No Brasil, BC já não olha apenas para a meta

Os números mostram que há uma correlação positiva entre a inflação ocorrida no período analisado e a evolução da dívida líquida (ver tabela). Trata-se de uma comprovação de que o Banco Central, ao perseguir a meta, olhou, sim, para a dívida e, quando foi o caso, desistiu de persegui-la a qualquer custo.

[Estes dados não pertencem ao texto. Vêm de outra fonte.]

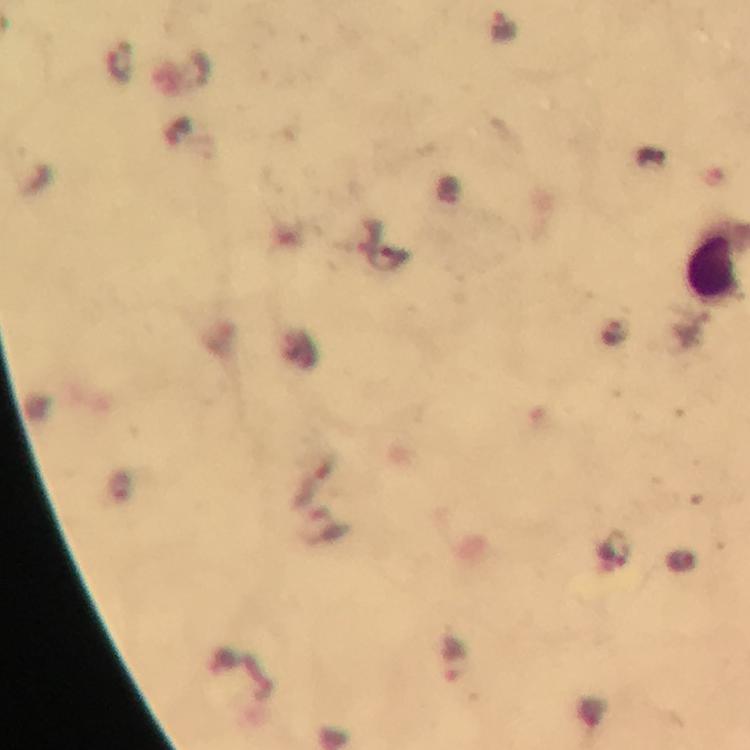
Approximate centers as {x, y} in pixels. Leukocyte locations: {714, 263}. Malaria parasite locations: {503, 24}, {616, 549}, {455, 660}. Immersion oil applied. Thick blood film. Image is 750×750 pixels. 100x magnification. A crop from one field of view. Giemsa-stained preparation. From a malaria diagnostic workup. Photographed through the microscope with a smartphone camera.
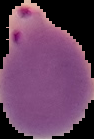

Image is 94×139 pixels. From a thin blood film. Segmented cell region on a black background. Malaria status: parasitized.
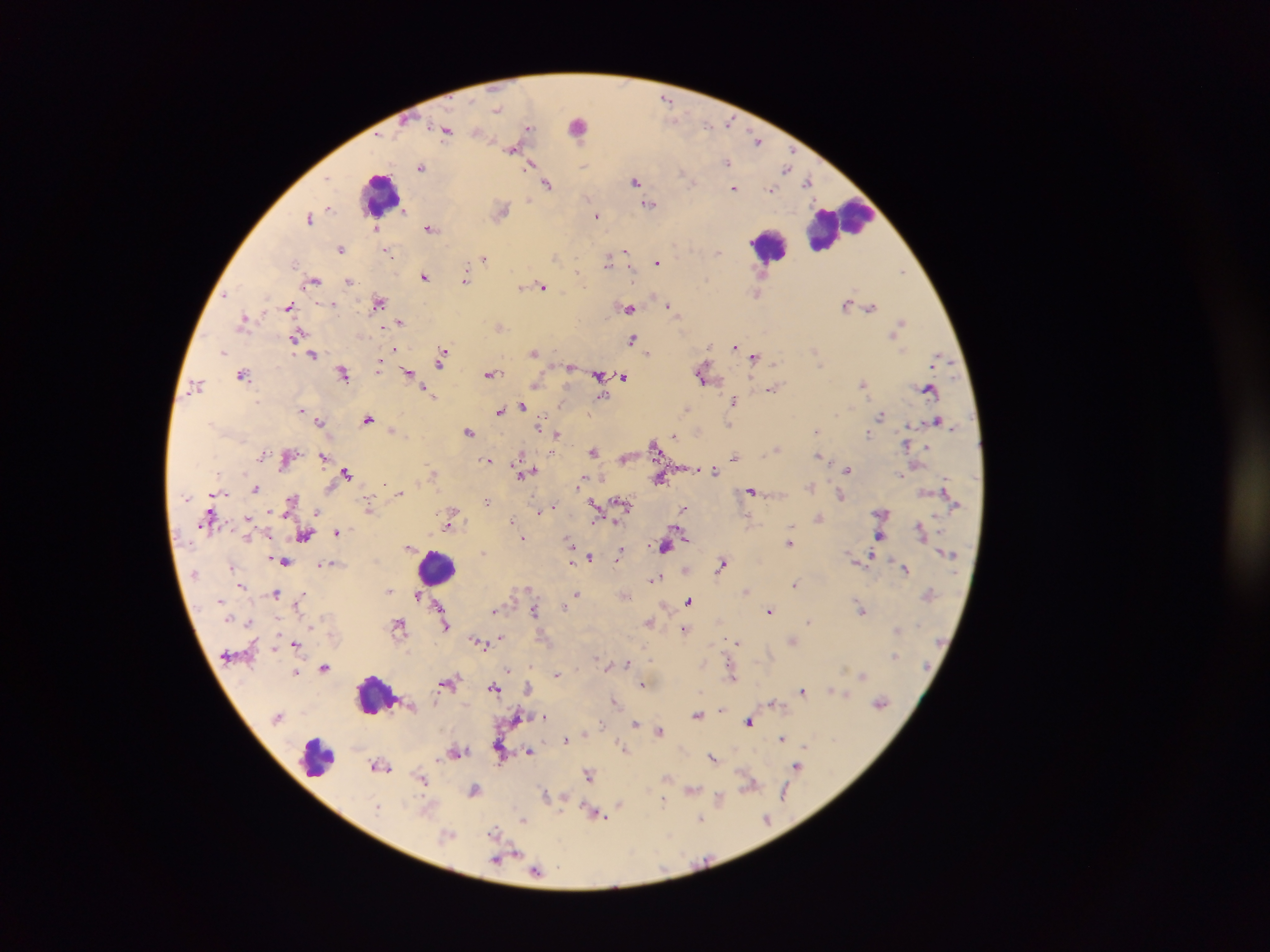
Approximate centers as x y in pixels. Malaria parasite locations: 666 98; 729 122; 529 128; 447 129; 757 140; 513 147; 726 162; 532 163; 423 167; 787 168; 636 180; 808 181; 547 184; 735 187; 772 189; 649 204; 502 209; 597 215; 311 218; 375 226; 430 227; 341 249; 386 249; 626 250; 718 251; 484 257; 608 260; 657 261; 901 271; 425 276; 349 280; 466 280; 313 281; 522 286; 543 287; 759 293; 226 294; 378 302; 847 302; 333 304; 670 305; 289 306; 870 306; 630 307; 245 318; 401 321; 900 324; 500 326; 896 331; 297 335; 633 339; 736 344; 223 351; 535 352; 648 352; 313 354; 442 355; 754 357; 939 357; 380 366; 570 367; 344 372; 409 372; 703 373; 243 374; 490 374; 600 375; 622 377; 535 384; 863 384; 196 385; 772 388; 930 389; 427 391; 602 394; 734 400; 522 405; 301 408; 688 409; 500 410; 880 415; 368 418; 937 420; 320 422; 729 425; 540 427; 393 431; 817 431; 470 432; 557 433; 869 434; 674 435; 907 443; 655 445; 776 449; 594 450; 324 455; 820 455; 287 456; 735 456; 625 458; 489 460; 847 468; 714 470; 433 471; 525 471; 347 473; 534 473; 901 474; 660 477; 582 479; 385 483; 811 487; 256 489; 752 491; 400 493; 841 495; 292 500; 487 502; 595 503; 623 503; 550 508; 684 508; 369 509; 540 510; 318 511; 453 512; 883 512; 451 519; 512 519; 596 519; 819 519; 615 520; 448 526; 339 530; 922 530; 306 535; 682 535; 880 536; 523 538; 790 542; 571 545; 665 545; 410 548; 482 552; 621 553; 591 557; 869 558; 573 559; 284 561; 325 563; 723 564; 233 566; 687 568; 906 568; 656 577; 795 583; 242 584; 528 588; 390 590; 747 590; 276 592; 577 593; 302 595; 418 595; 626 595; 688 600; 298 604; 440 606; 564 607; 861 609; 495 610; 534 610; 770 611; 809 621; 649 622; 446 624; 399 625; 312 627; 685 629; 898 630; 501 637; 793 639; 737 641; 479 642; 297 644; 894 655; 627 663; 609 665; 324 667; 509 669; 297 672; 557 674; 862 675; 733 677; 448 682; 642 683; 494 686; 529 687; 838 691; 803 692; 844 694; 615 700; 773 703; 881 703; 721 708; 699 714; 518 716; 543 716; 749 721; 601 723; 636 723; 659 731; 585 733; 783 738; 566 739; 624 747; 500 749; 530 751; 457 752; 440 758; 713 758; 380 765; 798 765; 589 773; 423 779; 750 784; 475 789; 692 791; 785 792; 546 794; 564 797; 721 797; 664 799; 620 804; 378 805; 597 812; 559 813; 701 819; 767 819; 523 820; 495 832; 536 870. Leukocyte locations: 579 125; 380 193; 838 223; 769 245; 437 567; 375 694; 317 757. Image is 1270×952 pixels. Mobile-phone photograph taken through the microscope. Thick blood smear. One field of view. Collected in Ghana.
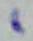

Captured at 1000x magnification. Toxoplasma gondii is shown. Photomicrograph.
Identify the preparation type.
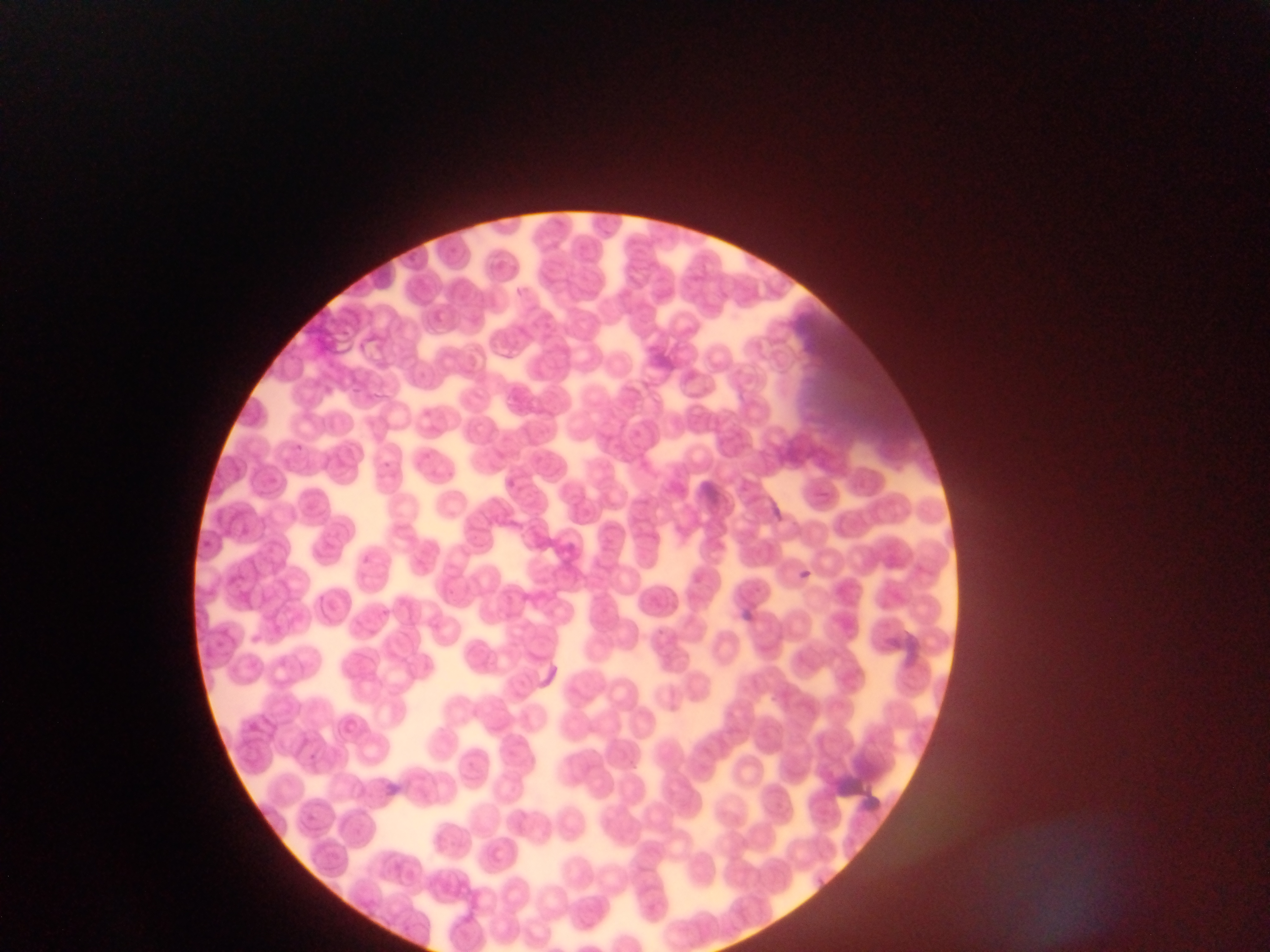

Thin blood film.

field of view = single
country = Ghana
malaria parasite locations = approximate bounding boxes as (left, top, right, bottom) in pixels: (296, 440, 312, 454), (793, 567, 815, 587)
image size = 1270×952 pixels
capture = mobile-phone photograph through a microscope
Classify this cell by malaria status.
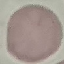
Uninfected.

preparation: thin smear
stain: Giemsa
capture: smartphone through the microscope eyepiece
image_type: cell patch, automatically extracted from a larger field of view and resized to 64 × 64 pixels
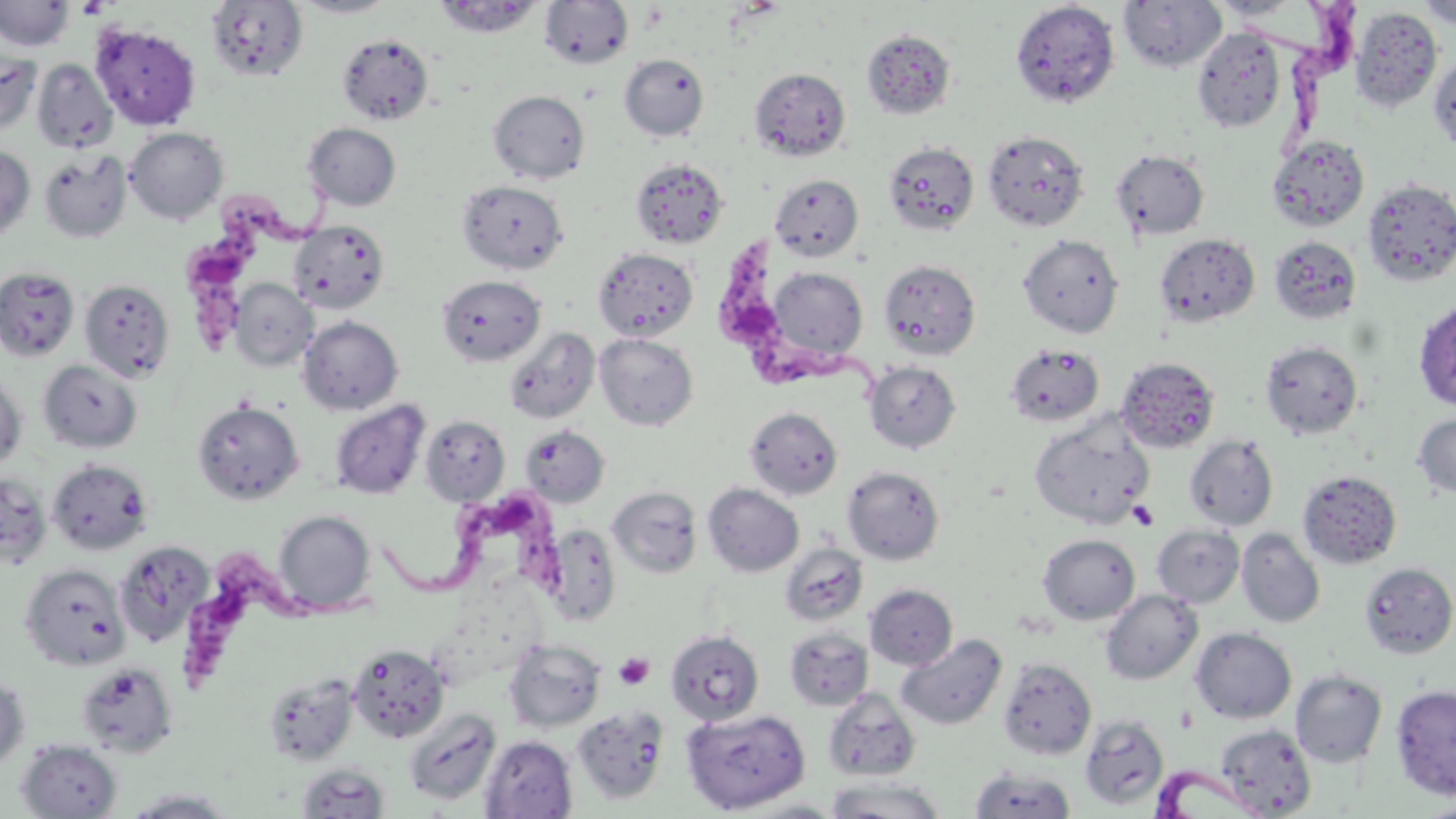
Approximate bounding boxes as [x1, y1, x2, y2] in pixels. Uninfected red blood cell locations: [289, 0, 400, 18], [432, 0, 546, 39], [1118, 0, 1227, 74], [1207, 0, 1312, 21], [1416, 0, 1456, 30], [0, 1, 74, 52], [205, 1, 308, 82], [539, 1, 634, 69], [1010, 2, 1120, 108], [1349, 6, 1442, 113], [90, 23, 201, 130], [1191, 28, 1287, 132], [860, 29, 956, 119], [336, 32, 434, 125], [0, 51, 41, 134], [619, 53, 709, 141], [1430, 54, 1456, 153], [33, 59, 117, 153], [749, 67, 851, 161], [488, 90, 590, 183], [303, 123, 401, 211], [125, 127, 228, 224], [982, 130, 1089, 232], [1267, 135, 1369, 232], [883, 141, 979, 234], [0, 146, 35, 241], [1111, 148, 1209, 240], [38, 150, 132, 243], [629, 157, 729, 249], [770, 174, 864, 262], [1362, 177, 1456, 287], [457, 179, 569, 274], [289, 220, 390, 314], [1154, 233, 1260, 328], [1018, 234, 1124, 338], [1269, 236, 1362, 325], [592, 247, 699, 342], [879, 259, 981, 360], [764, 266, 869, 366], [0, 267, 80, 361], [436, 274, 546, 367], [229, 278, 317, 371], [79, 279, 175, 382], [1414, 299, 1456, 412], [297, 316, 403, 415], [504, 327, 600, 424], [594, 333, 698, 431], [1260, 341, 1363, 439], [1004, 343, 1105, 427], [1116, 356, 1220, 453], [39, 359, 142, 453], [864, 361, 961, 453], [0, 373, 27, 471], [329, 399, 430, 499], [193, 400, 304, 504], [744, 406, 843, 500], [1412, 413, 1456, 499], [419, 414, 510, 505], [1029, 416, 1153, 527], [519, 425, 610, 507], [1184, 434, 1279, 531], [47, 459, 153, 555], [842, 466, 944, 564], [1298, 469, 1402, 569], [1, 472, 51, 570], [702, 483, 804, 577], [608, 486, 702, 578], [273, 510, 375, 614], [1151, 523, 1244, 608], [544, 525, 621, 624], [1237, 528, 1325, 628], [1038, 534, 1140, 625], [113, 541, 213, 647], [780, 543, 868, 627], [1359, 562, 1456, 659], [20, 564, 130, 671], [865, 583, 958, 671], [1100, 589, 1202, 685], [784, 627, 873, 711], [1191, 627, 1296, 724], [666, 629, 765, 725], [896, 634, 1007, 730], [503, 638, 606, 732], [347, 643, 449, 743], [997, 658, 1096, 760], [75, 662, 179, 757], [1290, 670, 1387, 768], [0, 672, 30, 772], [263, 673, 360, 766], [1391, 684, 1456, 801], [823, 688, 920, 781], [573, 706, 669, 806], [681, 708, 810, 814], [403, 709, 501, 806], [1079, 715, 1169, 811], [1216, 724, 1316, 817], [480, 735, 578, 819], [16, 738, 123, 819], [296, 763, 390, 818], [968, 767, 1077, 818], [825, 776, 945, 818], [123, 788, 238, 818], [733, 798, 849, 817], [1419, 799, 1456, 818]. Trypanosoma brucei locations: [1259, 0, 1362, 166], [186, 171, 340, 357], [719, 231, 890, 403], [385, 493, 582, 617], [178, 541, 375, 700], [1152, 766, 1268, 818]. Platelet locations: [77, 1, 110, 18], [1128, 501, 1158, 531], [614, 652, 654, 690]. Slide-level diagnosis: Trypanosoma brucei. Light microscopy. Captured at 1000x magnification. One field of a larger specimen. Thin blood film. Image is 1456×819 pixels. May-Grünwald-Giemsa-stained preparation.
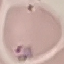

malaria status = parasitized
capture = smartphone through the microscope eyepiece
stain = Giemsa
preparation = thin smear
image type = automatically extracted cell patch, resized to 64 × 64 pixels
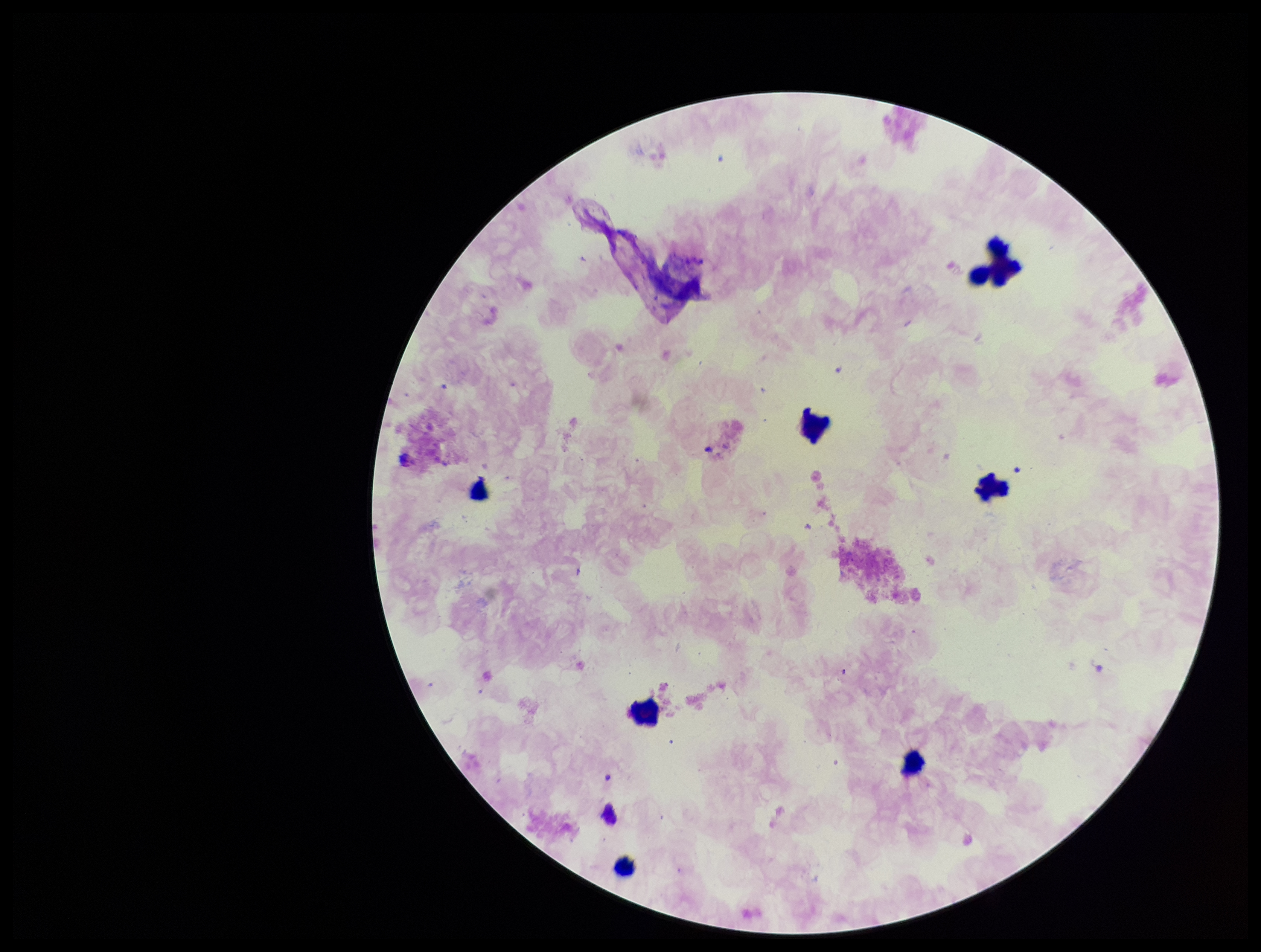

Castro Pires explica que o BC se deparou com um trade-off entre a obtenção da meta para inflação estipulada e a obtenção da estabilização da dívida pública. "(Isso) indica que, em um ambiente de dívida pública elevada, como é o caso do Brasil, a meta para inflação deve ser determinada de acordo com o peso que o BC dá ao equilíbrio fiscal", diz o economista do IPEA, tocando num ponto importantíssimo para o atual debate econômico: afinal, o BC se comunica ou não com a área fiscal do governo? "A determinação da meta para inflação no Brasil deveria considerar a capacidade de o BC atingir esse objetivo, dado o peso que esse atribui ao equilíbrio fiscal. Em outras palavras, um programa de metas pouco flexível pode gerar perda de credibilidade ao BC, pois, ao observar o impacto fiscal de suas ações, ele acaba por optar por uma posição intermediária entre inflação e dívida pública", observa Castro Pires. No regime de metas, a credibilidade do BC é crucial. Castro Pires sugere que o Conselho Monetário Nacional, instância que fixa as metas para inflação, procure saber do BC o peso atribuído, em suas políticas, ao equilíbrio fiscal. Isso permitiria ao CMN formular um plano de metas "consistente" e "crível", algo que, por sua vez, daria ganhos de credibilidade à política monetária. O debate é oportuno. Uma maior comunicação entre Banco Central e os Ministérios da Fazenda e do Planejamento pode ajudar, em última instância, a reduzir a taxa de juros. Pode estimular o BC a mostrar à área econômica e à sociedade que o desempenho fiscal do governo, apesar do superávit primário, é sofrível - o governo assegura o pagamento dos credores, mas deixa os gastos correntes crescerem bem acima da inflação; mais adiante, quando a sociedade não tolerar mais o aumento da carga tributária, essas despesas vão se transformar em dívida; tudo isso dificultará a tarefa do BC em reduzir os juros.